[Exercise objective] Tally the lines in the listing below that contain "over" and report the tally alone.

[The data]
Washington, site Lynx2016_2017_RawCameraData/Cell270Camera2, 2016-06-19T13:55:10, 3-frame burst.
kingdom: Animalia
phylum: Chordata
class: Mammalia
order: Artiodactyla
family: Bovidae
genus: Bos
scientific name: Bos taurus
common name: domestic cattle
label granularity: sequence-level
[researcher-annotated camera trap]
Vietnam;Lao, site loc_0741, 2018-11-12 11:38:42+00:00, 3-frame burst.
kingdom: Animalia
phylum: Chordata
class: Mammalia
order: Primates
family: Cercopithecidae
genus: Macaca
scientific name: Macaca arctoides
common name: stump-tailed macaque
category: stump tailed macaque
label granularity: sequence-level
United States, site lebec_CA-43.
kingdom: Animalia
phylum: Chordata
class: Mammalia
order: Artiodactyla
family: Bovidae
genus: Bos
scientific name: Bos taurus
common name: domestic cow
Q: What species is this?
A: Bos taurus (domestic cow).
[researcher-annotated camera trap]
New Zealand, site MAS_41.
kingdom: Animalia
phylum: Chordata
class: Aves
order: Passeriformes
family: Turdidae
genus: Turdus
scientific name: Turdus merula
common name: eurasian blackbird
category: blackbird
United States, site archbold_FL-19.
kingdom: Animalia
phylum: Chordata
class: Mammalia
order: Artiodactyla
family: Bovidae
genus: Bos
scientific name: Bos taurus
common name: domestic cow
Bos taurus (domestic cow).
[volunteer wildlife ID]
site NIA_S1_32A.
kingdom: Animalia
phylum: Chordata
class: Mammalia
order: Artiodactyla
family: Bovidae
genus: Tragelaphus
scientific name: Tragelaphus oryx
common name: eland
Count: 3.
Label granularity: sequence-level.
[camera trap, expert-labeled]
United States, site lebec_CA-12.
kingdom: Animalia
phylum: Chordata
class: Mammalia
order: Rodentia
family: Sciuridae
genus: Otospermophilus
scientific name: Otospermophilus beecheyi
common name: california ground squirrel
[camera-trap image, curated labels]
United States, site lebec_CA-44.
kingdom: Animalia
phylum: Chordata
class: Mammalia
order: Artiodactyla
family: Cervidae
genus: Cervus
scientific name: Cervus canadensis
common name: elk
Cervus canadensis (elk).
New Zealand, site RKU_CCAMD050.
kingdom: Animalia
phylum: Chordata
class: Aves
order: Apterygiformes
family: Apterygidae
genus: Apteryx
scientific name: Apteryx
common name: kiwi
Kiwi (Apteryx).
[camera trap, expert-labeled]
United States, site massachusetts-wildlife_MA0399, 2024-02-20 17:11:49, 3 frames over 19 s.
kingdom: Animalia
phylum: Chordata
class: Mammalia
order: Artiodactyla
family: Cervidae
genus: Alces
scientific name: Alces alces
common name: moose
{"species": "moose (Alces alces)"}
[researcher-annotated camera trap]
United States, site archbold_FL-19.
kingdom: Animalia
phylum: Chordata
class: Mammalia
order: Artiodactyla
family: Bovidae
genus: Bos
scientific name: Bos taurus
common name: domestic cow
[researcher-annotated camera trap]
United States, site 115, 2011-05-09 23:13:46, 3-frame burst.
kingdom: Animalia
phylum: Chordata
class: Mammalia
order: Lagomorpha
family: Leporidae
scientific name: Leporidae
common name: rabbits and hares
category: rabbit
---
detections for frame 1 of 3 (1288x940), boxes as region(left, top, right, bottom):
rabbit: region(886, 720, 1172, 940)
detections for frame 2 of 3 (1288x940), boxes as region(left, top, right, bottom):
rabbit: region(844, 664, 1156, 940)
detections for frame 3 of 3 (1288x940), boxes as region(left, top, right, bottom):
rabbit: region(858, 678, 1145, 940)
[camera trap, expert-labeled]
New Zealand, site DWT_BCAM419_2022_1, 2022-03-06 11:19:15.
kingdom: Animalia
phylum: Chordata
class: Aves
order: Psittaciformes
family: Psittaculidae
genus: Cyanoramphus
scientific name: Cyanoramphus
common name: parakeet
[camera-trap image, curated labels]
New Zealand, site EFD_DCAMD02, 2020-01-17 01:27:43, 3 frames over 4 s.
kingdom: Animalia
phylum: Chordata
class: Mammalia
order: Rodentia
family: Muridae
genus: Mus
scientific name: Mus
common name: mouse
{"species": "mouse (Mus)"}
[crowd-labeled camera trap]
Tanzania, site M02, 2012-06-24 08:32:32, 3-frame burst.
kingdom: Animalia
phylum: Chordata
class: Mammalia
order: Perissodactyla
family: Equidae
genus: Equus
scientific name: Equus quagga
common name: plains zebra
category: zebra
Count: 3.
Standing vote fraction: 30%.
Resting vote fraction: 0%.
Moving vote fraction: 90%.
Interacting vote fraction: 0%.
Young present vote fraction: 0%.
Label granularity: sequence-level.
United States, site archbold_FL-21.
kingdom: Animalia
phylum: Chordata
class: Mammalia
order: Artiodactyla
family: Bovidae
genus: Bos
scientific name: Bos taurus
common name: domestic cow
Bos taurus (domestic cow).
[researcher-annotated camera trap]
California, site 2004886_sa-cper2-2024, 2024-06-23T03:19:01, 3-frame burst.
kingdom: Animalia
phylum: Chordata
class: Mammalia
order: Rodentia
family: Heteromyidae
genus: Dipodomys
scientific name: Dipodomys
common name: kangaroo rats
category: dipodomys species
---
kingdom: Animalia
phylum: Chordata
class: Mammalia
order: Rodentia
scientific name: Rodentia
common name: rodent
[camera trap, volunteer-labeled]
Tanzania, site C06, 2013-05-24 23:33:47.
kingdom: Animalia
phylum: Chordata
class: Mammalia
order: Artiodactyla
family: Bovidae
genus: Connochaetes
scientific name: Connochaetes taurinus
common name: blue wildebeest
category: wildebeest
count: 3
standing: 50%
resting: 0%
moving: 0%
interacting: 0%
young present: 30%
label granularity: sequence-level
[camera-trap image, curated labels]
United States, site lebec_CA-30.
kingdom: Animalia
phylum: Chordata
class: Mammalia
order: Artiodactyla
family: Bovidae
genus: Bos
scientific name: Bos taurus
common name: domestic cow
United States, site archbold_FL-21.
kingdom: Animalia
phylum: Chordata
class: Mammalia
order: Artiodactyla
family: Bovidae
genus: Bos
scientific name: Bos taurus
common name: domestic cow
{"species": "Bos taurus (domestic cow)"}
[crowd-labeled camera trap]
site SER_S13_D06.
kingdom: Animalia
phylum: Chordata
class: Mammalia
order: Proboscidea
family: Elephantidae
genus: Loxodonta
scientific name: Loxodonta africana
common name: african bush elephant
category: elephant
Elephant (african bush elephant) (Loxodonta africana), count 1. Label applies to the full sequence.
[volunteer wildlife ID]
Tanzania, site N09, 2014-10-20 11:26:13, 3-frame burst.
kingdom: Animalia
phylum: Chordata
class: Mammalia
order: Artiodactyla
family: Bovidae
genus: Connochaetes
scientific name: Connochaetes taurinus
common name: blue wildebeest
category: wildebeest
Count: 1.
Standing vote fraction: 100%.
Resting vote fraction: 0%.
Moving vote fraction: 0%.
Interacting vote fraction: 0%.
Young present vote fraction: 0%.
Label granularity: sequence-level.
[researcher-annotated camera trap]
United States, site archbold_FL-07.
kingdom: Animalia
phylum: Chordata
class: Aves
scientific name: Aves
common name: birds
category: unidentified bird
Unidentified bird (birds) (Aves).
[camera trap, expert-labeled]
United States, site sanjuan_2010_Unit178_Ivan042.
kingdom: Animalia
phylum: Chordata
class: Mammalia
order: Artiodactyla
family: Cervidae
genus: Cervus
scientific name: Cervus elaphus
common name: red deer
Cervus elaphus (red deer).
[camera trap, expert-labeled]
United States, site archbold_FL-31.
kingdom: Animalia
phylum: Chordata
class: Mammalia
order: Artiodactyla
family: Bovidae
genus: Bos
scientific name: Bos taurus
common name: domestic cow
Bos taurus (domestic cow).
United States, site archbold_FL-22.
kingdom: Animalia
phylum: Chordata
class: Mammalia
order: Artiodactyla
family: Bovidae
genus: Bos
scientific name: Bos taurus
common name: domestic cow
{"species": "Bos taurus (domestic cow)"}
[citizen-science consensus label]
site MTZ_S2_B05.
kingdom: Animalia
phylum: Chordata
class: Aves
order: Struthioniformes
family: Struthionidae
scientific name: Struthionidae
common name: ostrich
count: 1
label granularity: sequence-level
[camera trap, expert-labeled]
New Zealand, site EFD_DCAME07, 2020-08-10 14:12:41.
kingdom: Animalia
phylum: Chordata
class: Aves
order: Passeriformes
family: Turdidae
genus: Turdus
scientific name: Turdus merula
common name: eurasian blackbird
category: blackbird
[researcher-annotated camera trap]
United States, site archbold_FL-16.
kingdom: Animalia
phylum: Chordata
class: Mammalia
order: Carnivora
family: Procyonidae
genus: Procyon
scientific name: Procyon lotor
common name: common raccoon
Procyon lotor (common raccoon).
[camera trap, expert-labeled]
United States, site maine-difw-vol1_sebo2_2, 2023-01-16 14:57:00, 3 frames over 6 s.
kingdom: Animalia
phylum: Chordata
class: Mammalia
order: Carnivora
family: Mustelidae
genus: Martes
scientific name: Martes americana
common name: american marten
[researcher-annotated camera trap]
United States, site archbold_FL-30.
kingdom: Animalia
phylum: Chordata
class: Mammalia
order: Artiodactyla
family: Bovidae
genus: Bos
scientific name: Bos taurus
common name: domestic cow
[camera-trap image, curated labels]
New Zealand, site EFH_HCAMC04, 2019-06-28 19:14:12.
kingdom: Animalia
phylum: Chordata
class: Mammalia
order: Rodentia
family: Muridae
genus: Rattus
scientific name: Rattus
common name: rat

[Answer section] 3